Class ReadChangeStreamPartitionDoFn

  • All Implemented Interfaces:
    java.io.Serializable, org.apache.beam.sdk.transforms.display.HasDisplayData

    @UnboundedPerElement
    public class ReadChangeStreamPartitionDoFn
    extends org.apache.beam.sdk.transforms.DoFn<PartitionMetadata,​DataChangeRecord>
    implements java.io.Serializable
    A SDF (Splittable DoFn) class which is responsible for performing a change stream query for a given partition. A different action will be taken depending on the type of record received from the query. This component will also reflect the partition state in the partition metadata tables.

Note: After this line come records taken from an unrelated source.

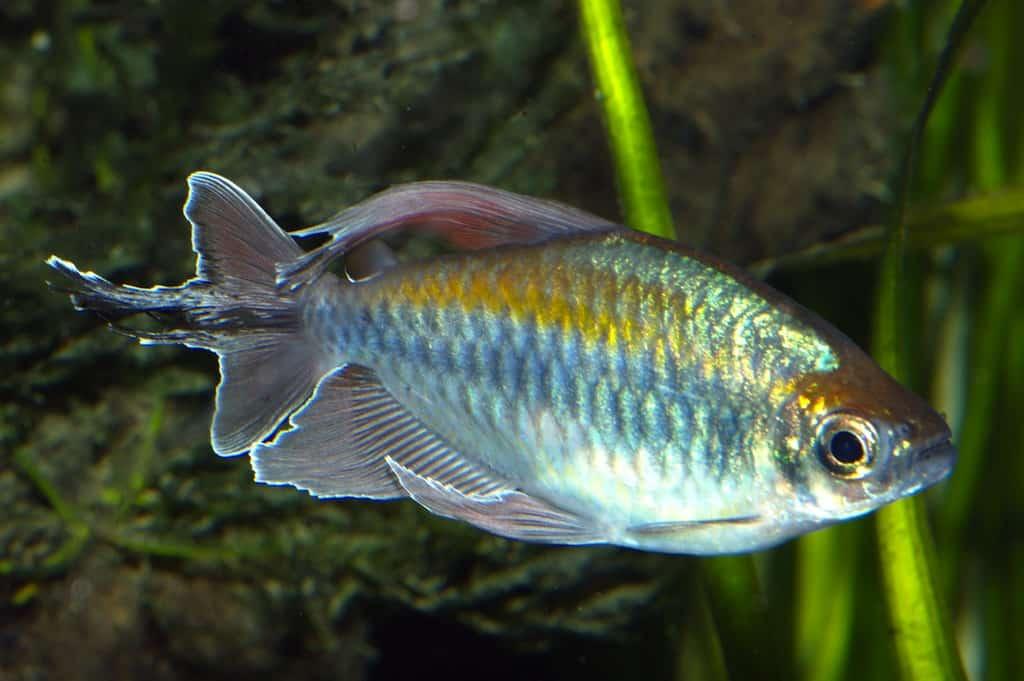 Phenacogrammus interruptus - Blauer Kongosalmler 1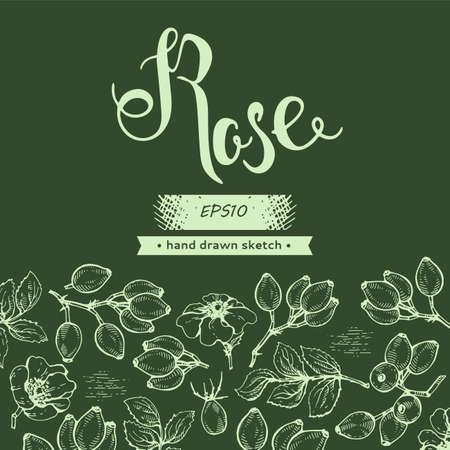 Background with Rosa canina and lettering Rose Detailed hand-drawn sketches, vector botanical illustration.
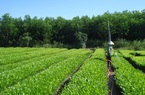Liên kết trồng rừng, không lo rủi ro nguồn gốc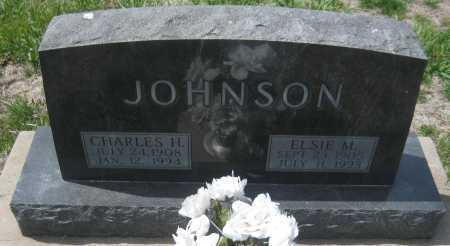 JOHNSON, CHARLES H. - Saline County, Nebraska   CHARLES H. JOHNSON - Nebraska Gravestone Photos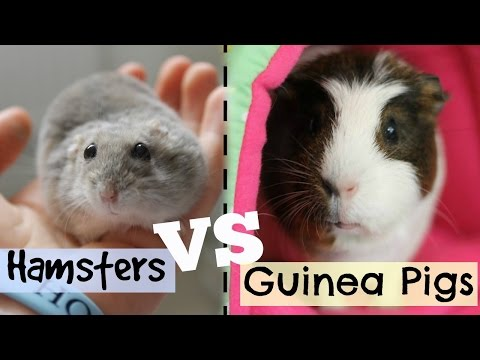 HAMSTERS VS GUINEA PIGS   Hamster HorsesandCats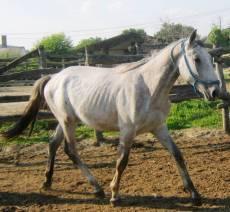 Maestoso Mistrál - 2011 grey foal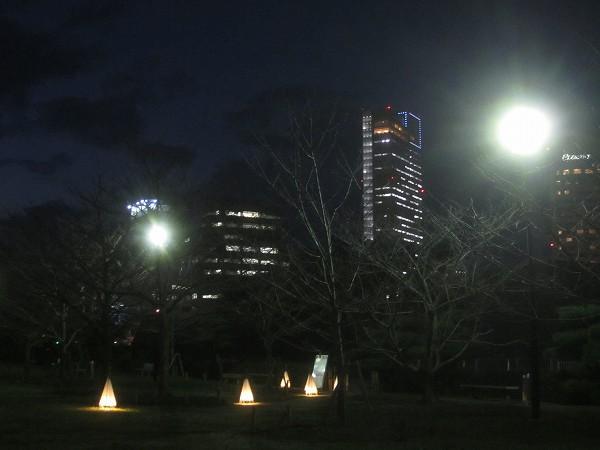 夜の玉藻公園 (11)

    The processing of a partition is delegated to the QueryChangeStreamAction.

    See Also:
    Serialized Form
    • Nested Class Summary

      • Nested classes/interfaces inherited from class org.apache.beam.sdk.transforms.DoFn

        org.apache.beam.sdk.transforms.DoFn.AlwaysFetched, org.apache.beam.sdk.transforms.DoFn.BoundedPerElement, org.apache.beam.sdk.transforms.DoFn.BundleFinalizer, org.apache.beam.sdk.transforms.DoFn.Element, org.apache.beam.sdk.transforms.DoFn.FieldAccess, org.apache.beam.sdk.transforms.DoFn.FinishBundle, org.apache.beam.sdk.transforms.DoFn.FinishBundleContext, org.apache.beam.sdk.transforms.DoFn.GetInitialRestriction, org.apache.beam.sdk.transforms.DoFn.GetInitialWatermarkEstimatorState, org.apache.beam.sdk.transforms.DoFn.GetRestrictionCoder, org.apache.beam.sdk.transforms.DoFn.GetSize, org.apache.beam.sdk.transforms.DoFn.GetWatermarkEstimatorStateCoder, org.apache.beam.sdk.transforms.DoFn.Key, org.apache.beam.sdk.transforms.DoFn.MultiOutputReceiver, org.apache.beam.sdk.transforms.DoFn.NewTracker, org.apache.beam.sdk.transforms.DoFn.NewWatermarkEstimator, org.apache.beam.sdk.transforms.DoFn.OnTimer, org.apache.beam.sdk.transforms.DoFn.OnTimerContext, org.apache.beam.sdk.transforms.DoFn.OnTimerFamily, org.apache.beam.sdk.transforms.DoFn.OnWindowExpiration, org.apache.beam.sdk.transforms.DoFn.OnWindowExpirationContext, org.apache.beam.sdk.transforms.DoFn.OutputReceiver<T extends java.lang.Object>, org.apache.beam.sdk.transforms.DoFn.ProcessContext, org.apache.beam.sdk.transforms.DoFn.ProcessContinuation, org.apache.beam.sdk.transforms.DoFn.ProcessElement, org.apache.beam.sdk.transforms.DoFn.RequiresStableInput, org.apache.beam.sdk.transforms.DoFn.RequiresTimeSortedInput, org.apache.beam.sdk.transforms.DoFn.Restriction, org.apache.beam.sdk.transforms.DoFn.Setup, org.apache.beam.sdk.transforms.DoFn.SideInput, org.apache.beam.sdk.transforms.DoFn.SplitRestriction, org.apache.beam.sdk.transforms.DoFn.StartBundle, org.apache.beam.sdk.transforms.DoFn.StartBundleContext, org.apache.beam.sdk.transforms.DoFn.StateId, org.apache.beam.sdk.transforms.DoFn.Teardown, org.apache.beam.sdk.transforms.DoFn.TimerFamily, org.apache.beam.sdk.transforms.DoFn.TimerId, org.apache.beam.sdk.transforms.DoFn.Timestamp, org.apache.beam.sdk.transforms.DoFn.TruncateRestriction, org.apache.beam.sdk.transforms.DoFn.UnboundedPerElement, org.apache.beam.sdk.transforms.DoFn.WatermarkEstimatorState, org.apache.beam.sdk.transforms.DoFn.WindowedContext
    • Method Detail

      • getInitialWatermarkEstimatorState

        @GetInitialWatermarkEstimatorState
        public org.joda.time.Instant getInitialWatermarkEstimatorState​(@Element
                                                                       PartitionMetadata partition)
      • newWatermarkEstimator

        @NewWatermarkEstimator
        public org.apache.beam.sdk.transforms.splittabledofn.ManualWatermarkEstimator<org.joda.time.Instant> newWatermarkEstimator​(@WatermarkEstimatorState
                                                                                                                                   org.joda.time.Instant watermarkEstimatorState)
      • initialRestriction

        @GetInitialRestriction
        public TimestampRange initialRestriction​(@Element
                                                 PartitionMetadata partition)
        The restriction for a partition will be defined from the start and end timestamp to query the partition for. The TimestampRange restriction represents a closed-open interval, while the start / end timestamps represent a closed-closed interval, so we add 1 nanosecond to the end timestamp to convert it to closed-open.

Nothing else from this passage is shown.